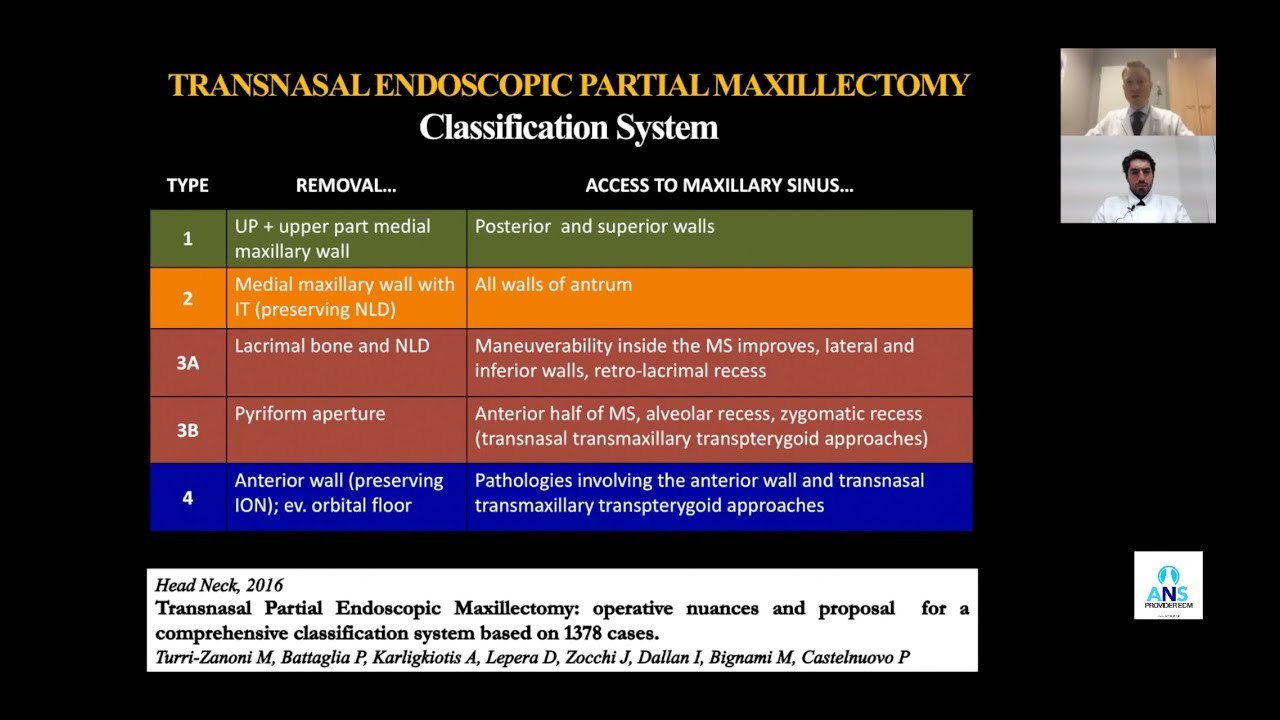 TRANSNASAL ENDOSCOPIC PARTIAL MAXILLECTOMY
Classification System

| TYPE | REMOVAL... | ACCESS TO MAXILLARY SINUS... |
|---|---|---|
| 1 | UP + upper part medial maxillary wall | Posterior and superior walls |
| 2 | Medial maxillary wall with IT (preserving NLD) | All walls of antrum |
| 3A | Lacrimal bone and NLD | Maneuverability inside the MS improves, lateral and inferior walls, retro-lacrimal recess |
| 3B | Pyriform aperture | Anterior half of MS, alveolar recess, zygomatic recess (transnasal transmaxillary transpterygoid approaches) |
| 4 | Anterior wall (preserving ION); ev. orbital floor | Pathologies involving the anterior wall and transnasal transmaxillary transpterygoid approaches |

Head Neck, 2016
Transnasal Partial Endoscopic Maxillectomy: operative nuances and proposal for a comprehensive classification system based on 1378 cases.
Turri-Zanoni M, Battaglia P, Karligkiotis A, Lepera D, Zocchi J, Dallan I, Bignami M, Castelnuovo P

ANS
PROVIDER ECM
□ □ □
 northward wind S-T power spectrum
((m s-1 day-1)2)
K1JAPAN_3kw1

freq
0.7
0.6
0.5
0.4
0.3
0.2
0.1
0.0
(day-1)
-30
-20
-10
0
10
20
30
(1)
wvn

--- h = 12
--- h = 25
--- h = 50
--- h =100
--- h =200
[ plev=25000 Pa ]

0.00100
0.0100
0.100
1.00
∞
□ □ □
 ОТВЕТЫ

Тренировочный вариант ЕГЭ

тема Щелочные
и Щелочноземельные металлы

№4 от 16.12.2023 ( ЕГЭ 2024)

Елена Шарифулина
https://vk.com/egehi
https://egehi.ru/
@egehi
□ □ □
What is needed >> The material above holds pictures; leave them out. Repeat exactly the lines from the one containing "TRANSNASAL ENDOSCOPIC PARTIAL MAXILLECTOMY" through the one containing "PROVIDER ECM", and nothing else.

Answer section >>
 TRANSNASAL ENDOSCOPIC PARTIAL MAXILLECTOMY
Classification System

| TYPE | REMOVAL... | ACCESS TO MAXILLARY SINUS... |
|---|---|---|
| 1 | UP + upper part medial maxillary wall | Posterior and superior walls |
| 2 | Medial maxillary wall with IT (preserving NLD) | All walls of antrum |
| 3A | Lacrimal bone and NLD | Maneuverability inside the MS improves, lateral and inferior walls, retro-lacrimal recess |
| 3B | Pyriform aperture | Anterior half of MS, alveolar recess, zygomatic recess (transnasal transmaxillary transpterygoid approaches) |
| 4 | Anterior wall (preserving ION); ev. orbital floor | Pathologies involving the anterior wall and transnasal transmaxillary transpterygoid approaches |

Head Neck, 2016
Transnasal Partial Endoscopic Maxillectomy: operative nuances and proposal for a comprehensive classification system based on 1378 cases.
Turri-Zanoni M, Battaglia P, Karligkiotis A, Lepera D, Zocchi J, Dallan I, Bignami M, Castelnuovo P

ANS
PROVIDER ECM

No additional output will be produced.